We were running out of rice. We were running out of rice, completely out of milk, and a little low on butter because the two other stores my roommates had hit up were out. There are five of us, all adults, including a 20-year-old guy and a 22-year-old guy who takes daily 5-10 mile walks. We have a galley kitchen. Stocking up on sufficient food has been a bit of a project.
But I also spent the morning having more computer adventures (now solved; I have a frankendesktop, a police report, and three extra HDMI cables) and Tristan was off for the day, while Alexis is in official office hours and desperately trying to get OISS travel approvals for students with plane tickets tomorrow, so Tristan and I ran errands. Tristan now keeps hand sanitizer in the coin area of the car, which we used liberally after every stop. Walgreens to drop off a written prescription, the comic book store to pick everything up for Alexis because it’s going to close for a while and they wanted to not have holds gathering dust while it’s closed.
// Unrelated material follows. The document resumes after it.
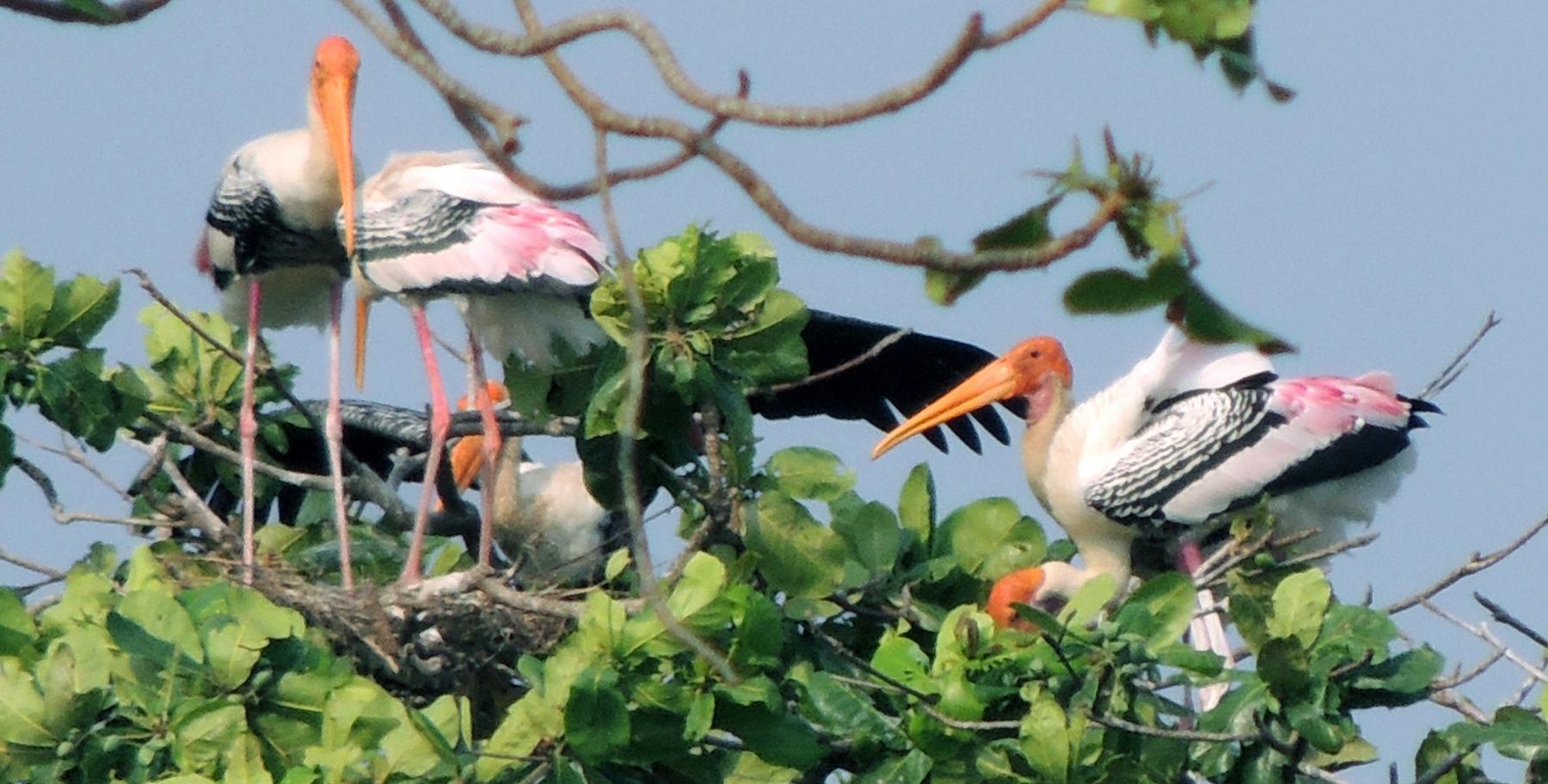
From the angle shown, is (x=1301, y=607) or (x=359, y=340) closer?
(x=1301, y=607)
Then: Costco.
Instead of the usual entrance, they have pallets stacked up to form a hallway where you wait, because they’re limiting the number of people inside at once. Everyone in the line was keeping a wary distance from each other. Conversations were quiet, as if noise itself would carry contagion. A few people in line wore surgical masks and gloves, but not many or most.
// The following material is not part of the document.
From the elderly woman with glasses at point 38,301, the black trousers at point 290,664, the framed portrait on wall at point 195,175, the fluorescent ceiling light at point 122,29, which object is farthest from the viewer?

I lined up alone, in large part because Tristan hates grocery shopping, but also because Tristan has to go to work: I can work from home, and theoretically can still do statistics at things if I become ill. The final reason is that I was also deeply curious about what Costco would look like: I’ve been hearing about runs on toilet paper, people fighting over the last Lysol wipes, Costcos that are wiped out wastelands. It’s also a bulk store, perfect for stocking up, and one with a supply chain that I think works well as an indicator for how we’ll do when the social climate settles.
There were employees shepherding every part of our entrance, including one person whose entire job was sanitizing shopping carts and setting a few at a time aside directly where incoming shoppers could most easily grab them. Incoming shoppers were also directed to them when allowed in the store, and watched like hawks by other door employees – all of whom were keeping their social distance.
When I went in, all the shelves were full. The shelf with all the bagels was actually more full than I’m used to seeing it, which was nice: I snagged a couple bags of everything bagels, because the nutrition shakes we normally have for breakfast are delayed in their shipment. So I did what amounts to a regular grocery shop at Costco, but skipping most of the produce: we picked up plenty at our scheduled CSA pickup last week, and have another one this week. The farm store when we went was quiet, but I think now more than ever supporting local agriculture is important, and they’re still open and packing CSA shares.
Of course, a regular grocery shop at Costco when you’re almost out of rice involves getting a 20lb bag of it, along with a 3lb jar of minced garlic. Which should be enough to last out our isolation.
And then I washed my hands very, very thoroughly.